TASKS AND EXERCISES:
• A. Copy the passage of Norton's story between "About five years" and "home for him.", inclusive.
• B. Proceed with Norton's story, picking up right after its last sentence.

PASSAGE SHOWN:
American Staffordshire Terrier

From Homeless to Hero – Norton’s Story

Reprinted with Permission from Golden Triangle Am Staffs

Note: This story was found during a search for information on the American Staffordshire Terrier breed. When I came across it, I thought it would be a wonderful addition to the Hero Stories that are being included in the Working Dogs Section of Canada’s Guide to Dogs. After receiving permission to reproduce it, I was left with a question mark as to what breed the story should be placed under. Norton is believed to be an American Staffordshire Terrier, but there are no papers to prove it. In the end, the story was included in both the Hero Dogs section as well as under the American Staffordshire Terrier breed pages because, papers or no papers, he certainly does his breed proud.


About five years ago my husband and I heard about this “loser” dog. Loser because he was a Pitbull/Amstaff that wouldn’t fight! We had two rescues at this time, a Rottie and an Amstaff, so we weren’t looking for another dog, but something made us call these people to find out about Norton. The owner said thanks but they’d already found a home for him.

[Stored data entries]
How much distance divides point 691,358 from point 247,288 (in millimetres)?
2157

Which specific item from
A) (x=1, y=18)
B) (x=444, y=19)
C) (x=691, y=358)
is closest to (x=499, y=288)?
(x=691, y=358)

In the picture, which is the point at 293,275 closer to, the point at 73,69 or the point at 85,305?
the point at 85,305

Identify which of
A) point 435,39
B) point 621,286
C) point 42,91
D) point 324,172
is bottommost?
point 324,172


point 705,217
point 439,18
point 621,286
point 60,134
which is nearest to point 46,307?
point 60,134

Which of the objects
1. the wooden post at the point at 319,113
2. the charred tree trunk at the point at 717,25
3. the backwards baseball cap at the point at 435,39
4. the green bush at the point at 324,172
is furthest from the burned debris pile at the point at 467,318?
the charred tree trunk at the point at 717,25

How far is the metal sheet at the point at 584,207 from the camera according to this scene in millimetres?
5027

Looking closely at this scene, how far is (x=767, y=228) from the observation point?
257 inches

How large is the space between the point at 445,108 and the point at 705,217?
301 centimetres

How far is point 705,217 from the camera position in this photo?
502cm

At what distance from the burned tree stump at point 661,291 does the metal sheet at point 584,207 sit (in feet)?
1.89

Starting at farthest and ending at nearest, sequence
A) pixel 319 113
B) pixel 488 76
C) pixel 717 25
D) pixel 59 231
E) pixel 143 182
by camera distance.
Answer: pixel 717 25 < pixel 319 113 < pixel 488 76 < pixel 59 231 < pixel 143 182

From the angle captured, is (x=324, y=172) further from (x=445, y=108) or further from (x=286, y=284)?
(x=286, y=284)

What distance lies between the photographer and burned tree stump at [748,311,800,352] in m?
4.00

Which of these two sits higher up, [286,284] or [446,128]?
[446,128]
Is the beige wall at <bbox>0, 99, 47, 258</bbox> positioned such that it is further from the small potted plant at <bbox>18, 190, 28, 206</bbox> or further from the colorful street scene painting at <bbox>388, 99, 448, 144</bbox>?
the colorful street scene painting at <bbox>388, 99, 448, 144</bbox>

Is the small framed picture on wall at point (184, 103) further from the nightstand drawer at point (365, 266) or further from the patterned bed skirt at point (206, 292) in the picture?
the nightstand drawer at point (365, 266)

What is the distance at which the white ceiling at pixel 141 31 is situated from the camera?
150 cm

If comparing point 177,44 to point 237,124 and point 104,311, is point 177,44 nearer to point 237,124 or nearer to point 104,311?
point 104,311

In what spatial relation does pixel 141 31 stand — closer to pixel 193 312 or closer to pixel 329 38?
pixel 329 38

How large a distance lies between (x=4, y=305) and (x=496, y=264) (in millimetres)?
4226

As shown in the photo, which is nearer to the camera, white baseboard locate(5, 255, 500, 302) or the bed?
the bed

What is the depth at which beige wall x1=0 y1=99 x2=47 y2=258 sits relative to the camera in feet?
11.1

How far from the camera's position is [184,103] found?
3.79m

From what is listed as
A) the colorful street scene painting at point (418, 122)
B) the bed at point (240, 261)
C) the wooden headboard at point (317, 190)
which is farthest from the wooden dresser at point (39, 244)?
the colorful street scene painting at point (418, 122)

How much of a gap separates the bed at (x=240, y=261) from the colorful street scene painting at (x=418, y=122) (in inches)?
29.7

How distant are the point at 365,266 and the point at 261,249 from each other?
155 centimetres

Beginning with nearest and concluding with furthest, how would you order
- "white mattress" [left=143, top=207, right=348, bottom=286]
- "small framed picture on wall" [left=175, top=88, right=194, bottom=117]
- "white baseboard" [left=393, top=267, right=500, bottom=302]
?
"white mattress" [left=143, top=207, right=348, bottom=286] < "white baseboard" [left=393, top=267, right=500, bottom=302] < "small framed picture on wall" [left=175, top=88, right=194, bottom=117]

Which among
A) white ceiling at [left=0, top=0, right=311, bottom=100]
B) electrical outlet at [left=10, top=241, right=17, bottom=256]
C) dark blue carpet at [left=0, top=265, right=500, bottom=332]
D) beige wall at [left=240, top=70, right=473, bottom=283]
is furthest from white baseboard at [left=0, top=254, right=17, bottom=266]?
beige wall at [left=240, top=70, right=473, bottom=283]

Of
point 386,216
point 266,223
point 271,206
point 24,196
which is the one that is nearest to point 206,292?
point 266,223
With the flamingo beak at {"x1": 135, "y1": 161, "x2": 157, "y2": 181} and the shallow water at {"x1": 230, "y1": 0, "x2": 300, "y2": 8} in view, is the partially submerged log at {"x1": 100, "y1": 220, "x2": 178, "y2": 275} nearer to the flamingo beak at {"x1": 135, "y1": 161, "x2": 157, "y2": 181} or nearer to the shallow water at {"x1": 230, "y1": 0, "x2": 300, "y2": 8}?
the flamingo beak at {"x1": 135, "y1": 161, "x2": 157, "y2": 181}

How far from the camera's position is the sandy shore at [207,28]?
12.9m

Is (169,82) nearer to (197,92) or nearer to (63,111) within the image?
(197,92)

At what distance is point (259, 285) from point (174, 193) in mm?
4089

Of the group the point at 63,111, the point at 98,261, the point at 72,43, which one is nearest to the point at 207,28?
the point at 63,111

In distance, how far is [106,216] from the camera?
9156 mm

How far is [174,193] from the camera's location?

SOLVED PROBLEMS:
• A.
About five years ago my husband and I heard about this “loser” dog. Loser because he was a Pitbull/Amstaff that wouldn’t fight! We had two rescues at this time, a Rottie and an Amstaff, so we weren’t looking for another dog, but something made us call these people to find out about Norton. The owner said thanks but they’d already found a home for him.

• B.
Two days later we got a call from this person saying Norton had been returned and asking if we’d like to come and see him. We loaded our dogs into the car and told ourselves that we were just going to look but that it would be a good idea to see if there was a chance all the dogs would get along. I won’t go into the horror we saw or the condition Norton was in, but we knew immediately that we couldn’t leave this 6-month-old pup there. His scars weren’t just physical; he suffered from severe separation anxiety as well. Norton could not be left alone; he would eat his way out of any enclosure or room he was left in. He had to be with people or he panicked. We were lucky enough to be able to have my husband take him to work every day, but on the rare occasion we had to leave him alone he had to be heavily tranquilized. We tried all sorts of training and medications but nothing worked. We resigned ourselves to the fact that wherever we went, Norton came too. Then tragedy struck. Within three months we lost our Amstaff to a stroke and our Rottie to old age. We were devastated but it was worse for Norton, he lost important members of his pack! The separation anxiety got worse, he followed us everywhere, he took to sleeping in our walk-in closet as long as the door was open and he could see us in bed.

We knew we needed another dog and for the first time in my life I wanted to buy the breed I’d always loved. I found a beautiful Amstaff pup at Barberycoast Kennels in Nova Scotia. I was still reeling from the loss of my other dog so I knew how Norton must have been feeling. Maybe a pup would be good for him and make him feel he had a larger pack to depend on.

During all this our city passed a bylaw restricting Pitbulls but allowing pedigreed Amstaffs (go figure!). We would be allowed to keep Norton if he could pass a Good Citizenship test (temperament test). Norton may have his problems but bad temperament isn’t one of them, he passed with flying colours, after all, we were there so he felt safe. He was ‘grandfathered’ and the only restriction was that he had to wear a large tag saying, “restricted” on it. Oh, he also had to be neutered and microchipped but we had already done that as soon as we got him.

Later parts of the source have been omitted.